Start of EXTRACTED INFORMATION

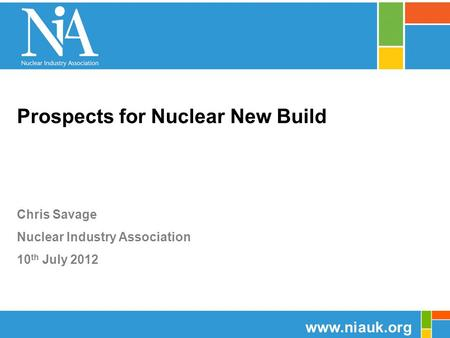 Prospects for Nuclear New Build Chris Savage Nuclear Industry Association 10 th July 2012 www.niauk.org.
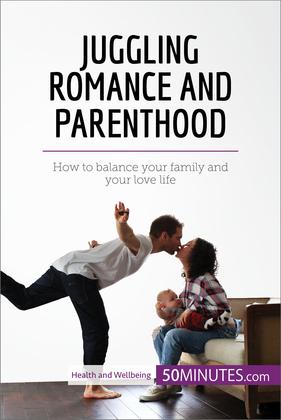 Juggling Romance and Parenthood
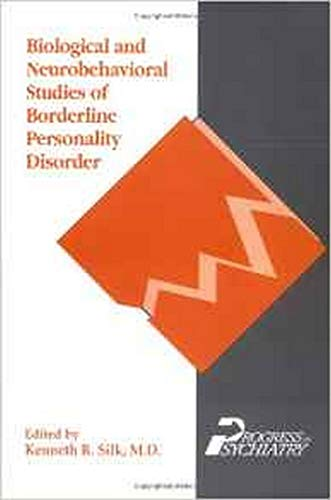 9780880484800: Biological and Neurobehavioral Studies of Borderline Personality Disorder (Progress in Psychiatry)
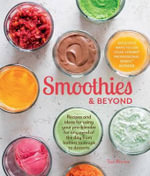 Smoothies and Beyond - Tori Ritchie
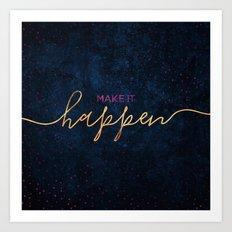 Make it happen / 2 Art Print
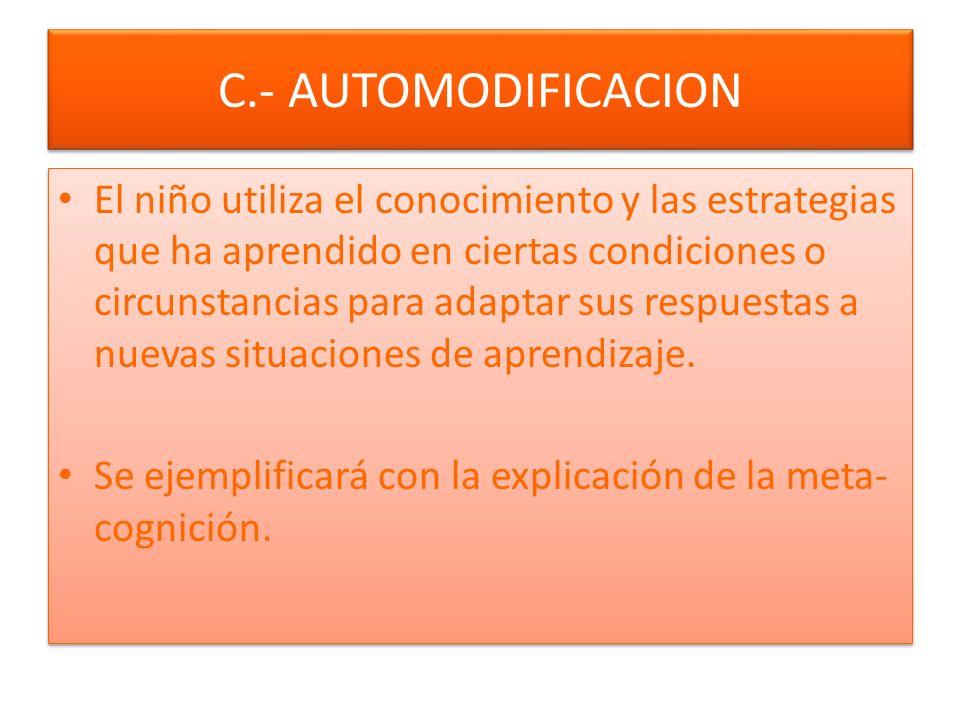 C.- AUTOMODIFICACION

End of EXTRACTED INFORMATION

WORK INSTRUCTION:
Output everything in the records exactly, leaving pictures out.

TASK ANSWER:
 Prospects for Nuclear New Build Chris Savage Nuclear Industry Association 10 th July 2012 www.niauk.org.
 Juggling Romance and Parenthood
 9780880484800: Biological and Neurobehavioral Studies of Borderline Personality Disorder (Progress in Psychiatry)
 Smoothies and Beyond - Tori Ritchie
 Make it happen / 2 Art Print
 C.- AUTOMODIFICACION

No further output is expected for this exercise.